### What the exercise asks:
Reproduce the records below with every "gable roof" changed to "pitched roof", keeping everything else the same.

### Data entries:
· · · · ·

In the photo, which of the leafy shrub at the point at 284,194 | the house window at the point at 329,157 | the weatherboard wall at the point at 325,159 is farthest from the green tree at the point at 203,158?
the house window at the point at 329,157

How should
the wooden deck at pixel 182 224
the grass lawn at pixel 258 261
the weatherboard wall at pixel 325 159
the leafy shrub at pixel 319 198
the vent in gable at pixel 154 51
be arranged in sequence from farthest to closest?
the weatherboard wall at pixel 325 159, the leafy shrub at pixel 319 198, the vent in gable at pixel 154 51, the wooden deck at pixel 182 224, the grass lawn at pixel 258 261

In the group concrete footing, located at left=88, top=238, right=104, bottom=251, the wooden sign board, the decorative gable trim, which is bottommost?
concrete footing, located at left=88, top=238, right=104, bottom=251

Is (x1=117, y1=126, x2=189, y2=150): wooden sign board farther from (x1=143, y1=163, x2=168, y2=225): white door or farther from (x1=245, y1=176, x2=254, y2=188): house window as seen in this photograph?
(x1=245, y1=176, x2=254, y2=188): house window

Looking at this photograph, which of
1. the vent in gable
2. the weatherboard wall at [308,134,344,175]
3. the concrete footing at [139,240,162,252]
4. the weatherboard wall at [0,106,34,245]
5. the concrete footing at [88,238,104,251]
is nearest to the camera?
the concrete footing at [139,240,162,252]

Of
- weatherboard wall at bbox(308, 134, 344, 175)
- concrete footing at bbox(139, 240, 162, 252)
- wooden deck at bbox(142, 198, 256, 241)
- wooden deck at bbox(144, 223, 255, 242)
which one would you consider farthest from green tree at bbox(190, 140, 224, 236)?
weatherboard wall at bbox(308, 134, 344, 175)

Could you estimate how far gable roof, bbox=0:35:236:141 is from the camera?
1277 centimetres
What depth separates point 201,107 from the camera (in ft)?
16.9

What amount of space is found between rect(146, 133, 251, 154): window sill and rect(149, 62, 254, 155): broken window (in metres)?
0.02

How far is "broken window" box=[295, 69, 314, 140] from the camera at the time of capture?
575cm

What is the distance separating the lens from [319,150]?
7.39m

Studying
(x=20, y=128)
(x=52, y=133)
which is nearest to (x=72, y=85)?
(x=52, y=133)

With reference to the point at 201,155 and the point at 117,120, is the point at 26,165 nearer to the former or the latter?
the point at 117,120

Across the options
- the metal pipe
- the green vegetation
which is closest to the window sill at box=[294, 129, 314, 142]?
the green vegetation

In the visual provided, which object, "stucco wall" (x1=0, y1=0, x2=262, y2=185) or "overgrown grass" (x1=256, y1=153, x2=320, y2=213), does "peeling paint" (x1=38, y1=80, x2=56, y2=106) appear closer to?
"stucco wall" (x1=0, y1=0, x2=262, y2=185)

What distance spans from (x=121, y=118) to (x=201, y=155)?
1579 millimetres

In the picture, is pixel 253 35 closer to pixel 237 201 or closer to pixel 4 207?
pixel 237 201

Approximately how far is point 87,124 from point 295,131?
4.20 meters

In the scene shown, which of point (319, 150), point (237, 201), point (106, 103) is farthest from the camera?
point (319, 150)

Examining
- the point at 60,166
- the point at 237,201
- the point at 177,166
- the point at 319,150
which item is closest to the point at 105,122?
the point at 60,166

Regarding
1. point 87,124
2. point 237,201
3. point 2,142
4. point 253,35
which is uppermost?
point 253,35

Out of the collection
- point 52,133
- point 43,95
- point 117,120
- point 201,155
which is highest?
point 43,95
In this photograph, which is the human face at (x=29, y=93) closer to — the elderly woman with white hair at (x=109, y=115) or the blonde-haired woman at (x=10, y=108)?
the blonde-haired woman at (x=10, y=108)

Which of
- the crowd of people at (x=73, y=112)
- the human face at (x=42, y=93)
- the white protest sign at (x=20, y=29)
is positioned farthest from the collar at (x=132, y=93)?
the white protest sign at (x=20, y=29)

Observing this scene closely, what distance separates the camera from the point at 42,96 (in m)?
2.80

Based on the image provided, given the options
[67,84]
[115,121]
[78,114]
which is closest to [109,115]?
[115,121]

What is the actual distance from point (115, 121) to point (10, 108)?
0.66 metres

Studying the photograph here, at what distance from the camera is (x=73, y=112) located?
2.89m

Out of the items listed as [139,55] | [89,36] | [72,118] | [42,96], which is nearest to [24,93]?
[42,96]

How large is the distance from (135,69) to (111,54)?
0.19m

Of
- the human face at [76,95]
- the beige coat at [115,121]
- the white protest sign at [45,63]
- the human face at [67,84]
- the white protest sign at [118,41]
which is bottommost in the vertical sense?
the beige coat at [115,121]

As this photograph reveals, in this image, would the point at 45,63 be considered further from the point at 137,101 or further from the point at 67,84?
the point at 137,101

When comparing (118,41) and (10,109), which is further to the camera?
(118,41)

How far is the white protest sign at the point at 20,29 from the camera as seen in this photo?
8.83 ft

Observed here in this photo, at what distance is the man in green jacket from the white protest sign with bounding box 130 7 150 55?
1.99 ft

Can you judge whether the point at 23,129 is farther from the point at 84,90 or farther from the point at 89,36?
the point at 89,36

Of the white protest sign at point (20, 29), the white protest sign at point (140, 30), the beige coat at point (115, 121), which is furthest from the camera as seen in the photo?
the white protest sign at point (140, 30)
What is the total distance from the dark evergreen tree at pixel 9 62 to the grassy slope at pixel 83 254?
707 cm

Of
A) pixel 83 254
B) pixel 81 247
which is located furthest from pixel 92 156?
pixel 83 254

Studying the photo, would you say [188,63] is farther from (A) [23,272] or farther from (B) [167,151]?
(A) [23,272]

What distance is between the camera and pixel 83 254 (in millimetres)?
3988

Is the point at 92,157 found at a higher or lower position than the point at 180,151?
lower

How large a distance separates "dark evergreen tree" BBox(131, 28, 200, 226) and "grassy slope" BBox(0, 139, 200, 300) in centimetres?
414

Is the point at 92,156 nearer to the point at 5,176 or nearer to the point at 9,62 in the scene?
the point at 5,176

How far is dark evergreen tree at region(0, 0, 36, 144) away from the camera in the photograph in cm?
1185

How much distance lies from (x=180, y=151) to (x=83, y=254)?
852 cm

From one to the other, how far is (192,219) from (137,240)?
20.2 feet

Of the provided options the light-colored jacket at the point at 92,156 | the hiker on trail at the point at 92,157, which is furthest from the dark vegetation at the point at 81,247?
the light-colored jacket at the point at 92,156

· · · · ·

### Task result:
In the photo, which of the leafy shrub at the point at 284,194 | the house window at the point at 329,157 | the weatherboard wall at the point at 325,159 is farthest from the green tree at the point at 203,158?
the house window at the point at 329,157

How should
the wooden deck at pixel 182 224
the grass lawn at pixel 258 261
the weatherboard wall at pixel 325 159
the leafy shrub at pixel 319 198
the vent in gable at pixel 154 51
be arranged in sequence from farthest to closest?
the weatherboard wall at pixel 325 159, the leafy shrub at pixel 319 198, the vent in gable at pixel 154 51, the wooden deck at pixel 182 224, the grass lawn at pixel 258 261

In the group concrete footing, located at left=88, top=238, right=104, bottom=251, the wooden sign board, the decorative gable trim, which is bottommost?
concrete footing, located at left=88, top=238, right=104, bottom=251

Is (x1=117, y1=126, x2=189, y2=150): wooden sign board farther from (x1=143, y1=163, x2=168, y2=225): white door or farther from (x1=245, y1=176, x2=254, y2=188): house window as seen in this photograph?
(x1=245, y1=176, x2=254, y2=188): house window

Looking at this photograph, which of
1. the vent in gable
2. the weatherboard wall at [308,134,344,175]
3. the concrete footing at [139,240,162,252]
4. the weatherboard wall at [0,106,34,245]
5. the concrete footing at [88,238,104,251]
is nearest to the camera?
the concrete footing at [139,240,162,252]

Of
- weatherboard wall at bbox(308, 134, 344, 175)
- concrete footing at bbox(139, 240, 162, 252)
- wooden deck at bbox(142, 198, 256, 241)
- wooden deck at bbox(144, 223, 255, 242)
which one would you consider farthest from green tree at bbox(190, 140, 224, 236)?
weatherboard wall at bbox(308, 134, 344, 175)

Could you estimate how far pitched roof, bbox=0:35:236:141 is from the camera?
1277 centimetres
What depth separates point 201,107 from the camera (in ft)?
16.9

What amount of space is found between rect(146, 133, 251, 154): window sill and rect(149, 62, 254, 155): broken window (in metres)?
0.02

How far is "broken window" box=[295, 69, 314, 140] from the camera at the time of capture?
575cm

What is the distance separating the lens from [319,150]?
7.39m

Studying
(x=20, y=128)
(x=52, y=133)
which is nearest to (x=72, y=85)?
(x=52, y=133)

With reference to the point at 201,155 and the point at 117,120, is the point at 26,165 nearer to the former or the latter?
the point at 117,120

Across the options
- the metal pipe
- the green vegetation
which is closest to the window sill at box=[294, 129, 314, 142]?
the green vegetation

In the visual provided, which object, "stucco wall" (x1=0, y1=0, x2=262, y2=185) or "overgrown grass" (x1=256, y1=153, x2=320, y2=213), does "peeling paint" (x1=38, y1=80, x2=56, y2=106) appear closer to?
"stucco wall" (x1=0, y1=0, x2=262, y2=185)

What distance spans from (x=121, y=118) to (x=201, y=155)?
1579 millimetres

In the picture, is pixel 253 35 closer to pixel 237 201 or closer to pixel 4 207?
pixel 237 201

Approximately how far is point 87,124 from point 295,131?
4.20 meters

In the scene shown, which of point (319, 150), point (237, 201), point (106, 103) is farthest from the camera?
point (319, 150)

Examining
- the point at 60,166
- the point at 237,201
- the point at 177,166
- the point at 319,150
which item is closest to the point at 105,122?
the point at 60,166

Regarding
1. point 87,124
2. point 237,201
3. point 2,142
4. point 253,35
which is uppermost?
point 253,35

Out of the collection
- point 52,133
- point 43,95
- point 117,120
- point 201,155
which is highest?
point 43,95
In this photograph, which is the human face at (x=29, y=93) closer to — the elderly woman with white hair at (x=109, y=115) or the blonde-haired woman at (x=10, y=108)?
the blonde-haired woman at (x=10, y=108)

Which of
- the crowd of people at (x=73, y=112)
- the human face at (x=42, y=93)
- the white protest sign at (x=20, y=29)
is positioned farthest from the collar at (x=132, y=93)?
the white protest sign at (x=20, y=29)

Observing this scene closely, what distance separates the camera from the point at 42,96 (in m)?
2.80

Based on the image provided, given the options
[67,84]
[115,121]
[78,114]
which is closest to [109,115]?
[115,121]

What is the actual distance from point (115, 121) to point (10, 108)?
0.66 metres

Studying the photograph here, at what distance from the camera is (x=73, y=112) located?
2.89m

Out of the items listed as [139,55] | [89,36] | [72,118] | [42,96], which is nearest to [24,93]?
[42,96]

How large is the distance from (135,69) to (111,54)?
0.19m

Of
- the human face at [76,95]
- the beige coat at [115,121]
- the white protest sign at [45,63]
- the human face at [67,84]
- the white protest sign at [118,41]
which is bottommost in the vertical sense?
the beige coat at [115,121]

As this photograph reveals, in this image, would the point at 45,63 be considered further from the point at 137,101 or further from the point at 67,84?
the point at 137,101

When comparing (118,41) and (10,109), which is further to the camera?
(118,41)

How far is the white protest sign at the point at 20,29 from the camera as seen in this photo?
8.83 ft

Observed here in this photo, at what distance is the man in green jacket from the white protest sign with bounding box 130 7 150 55?
1.99 ft

Can you judge whether the point at 23,129 is farther from the point at 84,90 or farther from the point at 89,36?
the point at 89,36

Of the white protest sign at point (20, 29), the white protest sign at point (140, 30), the beige coat at point (115, 121), which is furthest from the camera as seen in the photo?
the white protest sign at point (140, 30)
What is the total distance from the dark evergreen tree at pixel 9 62 to the grassy slope at pixel 83 254?
707 cm

Of
A) pixel 83 254
B) pixel 81 247
which is located furthest from pixel 92 156?
pixel 83 254

Studying the photo, would you say [188,63] is farther from (A) [23,272] or farther from (B) [167,151]?
(A) [23,272]

What distance is between the camera and pixel 83 254 (in millimetres)?
3988

Is the point at 92,157 found at a higher or lower position than the point at 180,151?
lower

How large a distance separates "dark evergreen tree" BBox(131, 28, 200, 226) and "grassy slope" BBox(0, 139, 200, 300) in centimetres?
414

Is the point at 92,156 nearer to the point at 5,176 or nearer to the point at 9,62 in the scene?
the point at 5,176

How far is dark evergreen tree at region(0, 0, 36, 144) away from the camera in the photograph in cm?
1185

How much distance lies from (x=180, y=151) to (x=83, y=254)?
852 cm

From one to the other, how far is (192,219) from (137,240)?
20.2 feet

Of the provided options the light-colored jacket at the point at 92,156 | the hiker on trail at the point at 92,157, which is furthest from the dark vegetation at the point at 81,247?
the light-colored jacket at the point at 92,156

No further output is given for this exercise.